By Sly James, Mayor of Kansas City, Missouri
When I became Mayor of Kansas City in 2011, residents were eager to see local government become more efficient, accountable, and responsive to their needs. They didn’t want rhetoric. They wanted facts. And they deserved to see progress.
That’s why we started KCStat that December. It’s a data-driven strategy for improving city services. Each month, City Manager Troy Schulte and I hold a meeting during which staff in charge of different services — from public safety to economic development to transportation — present metrics on what’s going well and what’s not going so well. We ask tough questions, demand good answers, and expect to see progress by the next meeting.

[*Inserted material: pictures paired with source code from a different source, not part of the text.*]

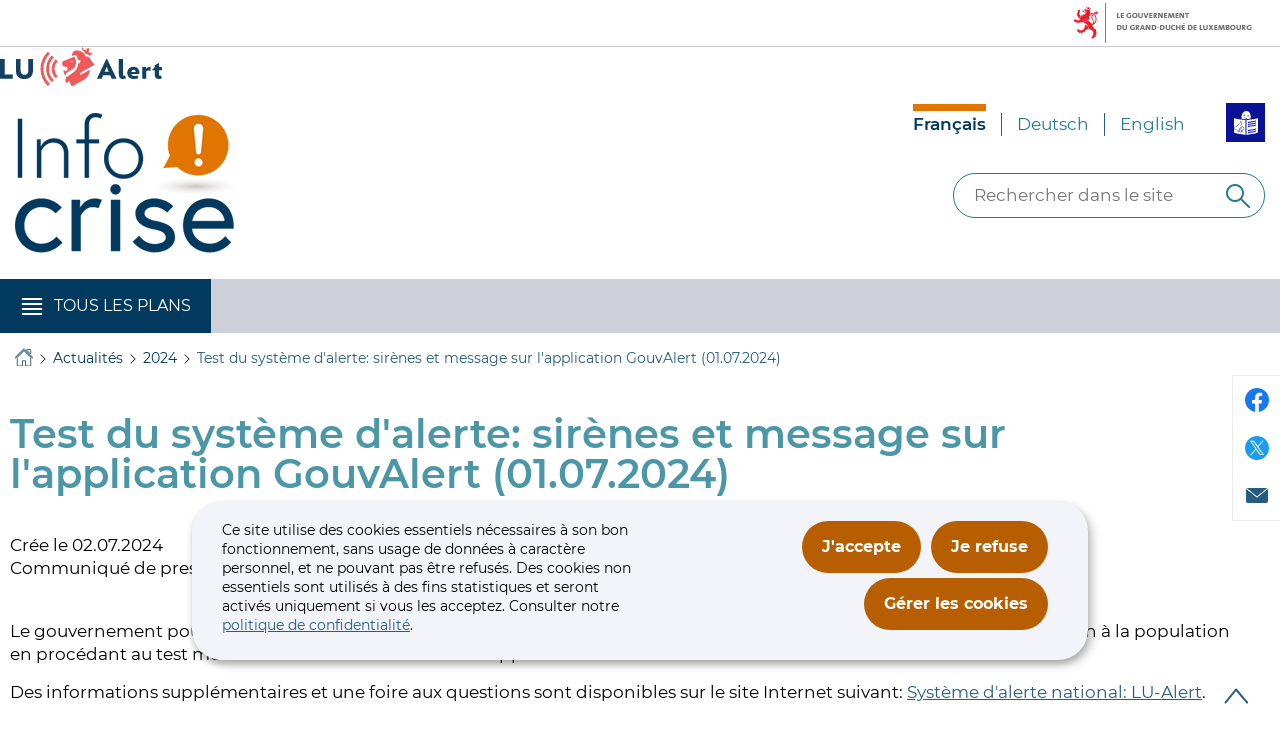

--- FILE ---
content_type: image/svg+xml
request_url: https://infocrise.public.lu/fr/ebola/_jcr_content/image.coreimg.svg/1610608187337/ebola.svg
body_size: 1329
content:
<svg version="1.1" xmlns="http://www.w3.org/2000/svg" xmlns:xlink="http://www.w3.org/1999/xlink" x="0px" y="0px"
	 viewBox="0 0 77 77" style="enable-background:new 0 0 77 77;" xml:space="preserve" width="55" height="57">
<style type="text/css">
	.st0{fill:#FFFFFF;}
</style>
<g>
	<path class="st0" d="M73.1,40.9c-2.6-5.7-10.4-7.8-16.1-8.7c-7.3-1.4-15-1.5-22.3-1.9c-0.1,0-0.3,0-0.4,0c0.1-0.6,0.1-1.2,0-1.9
		c-0.1-0.7-0.3-1.2-0.6-1.8c1.8-2.5,2.2-5.7,0.8-8.6c-1.5-3.3-6.1-5.8-9.6-3.7c-3.9,2.4-1.5,7.1,0.8,9.6c1.7,1.8,4.6,2.9,4.6,5.7
		c0,0.1,0,0.4,0,0.6c-4.9-0.3-9.6-0.7-14.3-1.9c-0.3-1.9-0.6-3.7-1-5.7c-0.6-2.6-1.4-6-4-7.2c-2.5-1.2-6.5-0.4-7.8,2.4
		s0,6.1,1.8,8.5s4.7,3.9,7.8,5c0.4,1.7,0.8,3.2,1.8,4.6c3.3,5,10.7,4.9,15.2,1.7c1.2-0.8,2.2-1.9,2.9-3.2l0,0
		c3.7,0.3,7.3,0.4,11.1,0.6c6.8,0.4,14,0.8,20.2,3.6c2.5,1.1,5.1,2.8,6,5.4c0.8,2.4,0.3,4.7-0.6,6.9c-1.4,3.9-4.2,7.3-6.9,10.4
		c-0.1,0.1-0.4,0.4-0.6,0.6c-1.7,1.7,1,4.3,2.6,2.6C70.3,58.4,76.8,49,73.1,40.9z M7.8,23.3c-0.7-1.1-1.1-2.4-1.1-3.6
		c0-1.2,1.4-1.4,2.5-1.4c2.2,0.1,2.6,5.3,2.8,6.7c0.1,0.6,0.1,1.1,0.3,1.7C10.4,25.8,8.9,24.9,7.8,23.3z M17.6,33
		c-0.1-0.3-0.3-0.6-0.4-1c1.5,0.3,2.9,0.6,4.3,0.7c2.4,0.3,4.6,0.6,6.9,0.7C25.4,36.4,19.8,36.8,17.6,33z M31.2,23.5
		C29.7,22.1,28,20.8,27,19c-1.2-2.2,1.7-1.9,2.8-1C31.6,19.5,32,21.5,31.2,23.5z"/>
</g>
</svg>


--- FILE ---
content_type: image/svg+xml
request_url: https://infocrise.public.lu/fr/cbrn/_jcr_content/image.coreimg.svg/1610608183929/cbrn.svg
body_size: 1846
content:
<svg version="1.1" xmlns="http://www.w3.org/2000/svg" xmlns:xlink="http://www.w3.org/1999/xlink" x="0px" y="0px"
	 viewBox="0 0 57 55" style="enable-background:new 0 0 57 55;" xml:space="preserve" width="57" height="57">
<style type="text/css">
	.st0{fill:#FFFFFF;}
</style>
<g>
	<g>
		<path class="st0" d="M32.2,21.6c-1.5,0-2.7,1.2-2.7,2.7c0,1.5,1.2,2.7,2.7,2.7c1.5,0,2.7-1.2,2.7-2.7
			C34.9,22.8,33.7,21.6,32.2,21.6z"/>
		<path class="st0" d="M28,28.6c-2,0-3.7,1.6-3.7,3.7c0,2,1.6,3.7,3.7,3.7c2,0,3.7-1.6,3.7-3.7C31.8,30.2,30.2,28.6,28,28.6z"/>
		<path class="st0" d="M51.8,27.3c-0.4,0-0.7,0-1,0.1c0.1-0.4,0.1-0.8,0.1-1.3c0-4.1-3.4-7.5-7.5-7.5c-0.3,0-0.7,0-1,0.1
			c-1-1.5-2.8-2.5-4.7-2.5c-0.3,0-0.6,0-0.9,0.1c0-0.3,0.1-0.6,0.1-1c0-3.7-3-6.7-6.8-6.7c-3.7,0-6.8,3-6.8,6.7c0,0.1,0,0.2,0,0.2
			c-1.6,0.4-3.1,1.1-4.3,2.1C17.4,16,15.3,15,13.1,15c-4.3,0-7.8,3.5-7.8,7.8c0,0.6,0.1,1.2,0.2,1.8c-0.4-0.1-0.8-0.2-1.2-0.2
			c-2.1,0-3.9,1.7-3.9,3.9c0,2.1,1.7,3.9,3.9,3.9c0.6,0,1.1-0.1,1.6-0.3c0.8,1.5,2.4,2.6,4.2,2.8c-0.9,1.2-1.5,2.7-1.5,4.4
			c0,4,3.2,7.2,7.3,7.2c3.4,0,6.3-2.4,7.1-5.6c2.1,3.2,5.8,5.3,10,5.3c4.6,0,8.6-2.6,10.7-6.4c0.9,1.2,2.3,2,3.9,2
			c2.5,0,4.6-1.9,4.8-4.3c2.6-0.2,4.6-2.3,4.6-5C56.8,29.5,54.5,27.3,51.8,27.3z M39.8,34.6l-2.4,3.8c-0.6,1-2,1.3-3,0.7l-1.2-0.8
			c-1-0.6-1.3-2-0.7-3l0.2-0.3L32,34.7c-1.1,1.2-2.5,2.1-3.9,2.1s-2.7-0.8-3.8-2l-0.6,0.3l0.2,0.3c0.6,1,0.3,2.4-0.7,3l-1.2,0.7
			c-1,0.6-2.4,0.3-3-0.7l-2.4-3.8c-0.6-1-0.3-2.4,0.7-3l1.2-0.8c1-0.6,2.4-0.3,3,0.7l0.2,0.2l0.4-0.3c-1.3-2.4-2.1-5.4-2.1-7.5
			c0-4.5,3.7-8.1,8.2-8.1s8.2,3.6,8.2,8.1c0,2.1-0.8,5-2.1,7.6l0.5,0.3l0.2-0.2c0.6-1,2-1.3,3-0.7l1.2,0.8
			C40.1,32.2,40.4,33.6,39.8,34.6z"/>
		<path class="st0" d="M26.6,24.3c0-1.5-1.2-2.7-2.7-2.7c-1.5,0-2.7,1.2-2.7,2.7c0,1.5,1.2,2.7,2.7,2.7C25.4,27,26.6,25.8,26.6,24.3
			z"/>
	</g>
</g>
</svg>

We have nothing to hide at these meetings. They’re open to the public. We tweet out the stats. We roll all the data into a dashboard that clearly shows the goals we’re on track to meet and where we still need improvement. This data-driven approach is building trust with residents and it helped build the case for an $800-million bond package to fix our roads, bridges, and sidewalks, which residents approved last April. Kansas Citians told us, through our regular Citizen Satisfaction Survey, that this work was a priority for them and they were confident we’d spend the money efficiently. The ballot measures passed with more than 60 percent of the vote.

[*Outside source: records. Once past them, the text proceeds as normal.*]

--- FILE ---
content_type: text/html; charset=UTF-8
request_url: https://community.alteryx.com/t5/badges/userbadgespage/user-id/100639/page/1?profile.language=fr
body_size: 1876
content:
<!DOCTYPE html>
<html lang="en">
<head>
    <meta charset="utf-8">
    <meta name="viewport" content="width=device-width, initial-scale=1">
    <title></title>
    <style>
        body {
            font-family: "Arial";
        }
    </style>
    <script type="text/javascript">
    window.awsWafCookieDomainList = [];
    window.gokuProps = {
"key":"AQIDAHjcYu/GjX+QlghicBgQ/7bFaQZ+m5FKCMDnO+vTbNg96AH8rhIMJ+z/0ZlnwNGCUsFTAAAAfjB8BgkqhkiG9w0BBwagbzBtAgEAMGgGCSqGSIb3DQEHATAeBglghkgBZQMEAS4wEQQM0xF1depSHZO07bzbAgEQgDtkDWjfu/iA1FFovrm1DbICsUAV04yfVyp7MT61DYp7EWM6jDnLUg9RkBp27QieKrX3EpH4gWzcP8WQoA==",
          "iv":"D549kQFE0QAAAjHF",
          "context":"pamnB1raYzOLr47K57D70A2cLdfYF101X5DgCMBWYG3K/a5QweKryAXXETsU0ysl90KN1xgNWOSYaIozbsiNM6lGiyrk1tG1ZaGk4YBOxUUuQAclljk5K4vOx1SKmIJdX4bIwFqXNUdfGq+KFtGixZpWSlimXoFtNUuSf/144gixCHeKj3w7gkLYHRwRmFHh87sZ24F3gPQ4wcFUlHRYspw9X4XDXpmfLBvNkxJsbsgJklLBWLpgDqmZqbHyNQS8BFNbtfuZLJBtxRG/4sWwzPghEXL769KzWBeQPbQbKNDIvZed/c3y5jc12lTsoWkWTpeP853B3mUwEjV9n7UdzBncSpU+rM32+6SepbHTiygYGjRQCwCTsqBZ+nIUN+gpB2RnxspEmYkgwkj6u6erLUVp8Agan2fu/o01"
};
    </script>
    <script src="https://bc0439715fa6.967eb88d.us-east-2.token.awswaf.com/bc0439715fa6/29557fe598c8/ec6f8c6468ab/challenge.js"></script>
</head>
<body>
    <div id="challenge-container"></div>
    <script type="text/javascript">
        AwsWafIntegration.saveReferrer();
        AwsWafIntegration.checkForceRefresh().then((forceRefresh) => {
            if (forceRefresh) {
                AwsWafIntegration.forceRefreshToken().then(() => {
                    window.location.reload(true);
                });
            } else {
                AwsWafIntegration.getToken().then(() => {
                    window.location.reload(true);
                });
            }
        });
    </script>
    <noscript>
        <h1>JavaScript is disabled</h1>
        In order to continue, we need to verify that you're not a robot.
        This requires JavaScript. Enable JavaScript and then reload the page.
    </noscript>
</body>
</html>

Our success with KCStat is just one of the reasons Kansas City was among the first to join Bloomberg Philanthropies’ What Works Cities initiative back in 2015. The program connects mid-sized American cities with national data experts, like Results for America and The Behavioural Insights Team, who are on the cutting edge when it comes to innovative ideas to improve government performance. It also connected us with our peers in other cities and established us as a best-practice city for those seeking advice.
While we were already a leader in terms of using data, our involvement with What Works Cities showed us we still had room to grow. Working with GovEx at Johns Hopkins University, we bolstered our data tools, which led to a framework for improving our internal management systems. Working with the Sunlight Foundation, we created an open-data policy and built a platform to make city data easily accessible by staff and citizens alike.

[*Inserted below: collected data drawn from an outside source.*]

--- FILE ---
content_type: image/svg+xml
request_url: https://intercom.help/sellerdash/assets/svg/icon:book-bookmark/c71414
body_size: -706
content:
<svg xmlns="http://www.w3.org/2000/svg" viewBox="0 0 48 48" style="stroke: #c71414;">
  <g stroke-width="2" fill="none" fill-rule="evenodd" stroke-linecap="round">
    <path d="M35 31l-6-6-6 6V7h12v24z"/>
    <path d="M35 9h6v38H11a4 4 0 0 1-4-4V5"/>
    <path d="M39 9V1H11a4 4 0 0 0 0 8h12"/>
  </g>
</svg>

Today, I’m proud that Kansas City is among the first nine cities to receive a What Works Cities Certification. The recognition validates that our practices and policies are aligned with a national standard of excellence. It’s a testament to the hard work our employees have put into our open data project. And it further reaffirms that KCStat is working.
Even so, there is still room for us to improve. Our silver certification level is a great honor, meaning that we are among the nation’s best local governments when it comes to understanding data, tracking our progress and using facts to make decisions. But we have our eyes on the highest level of platinum, and we are already plotting how we can achieve it. With our Smart City initiative and Kansas City No Violence Alliance, we’re finding even more innovative ways to collect and share data to improve our community.
We are so proud of what this city has achieved. We’re using 21st-century tools to solve 21st-century problems, with support from leading experts from around the country. We look forward to continuing to share what we’ve learned with other cities that are part of this network — and look forward to seeing what all of us can achieve together.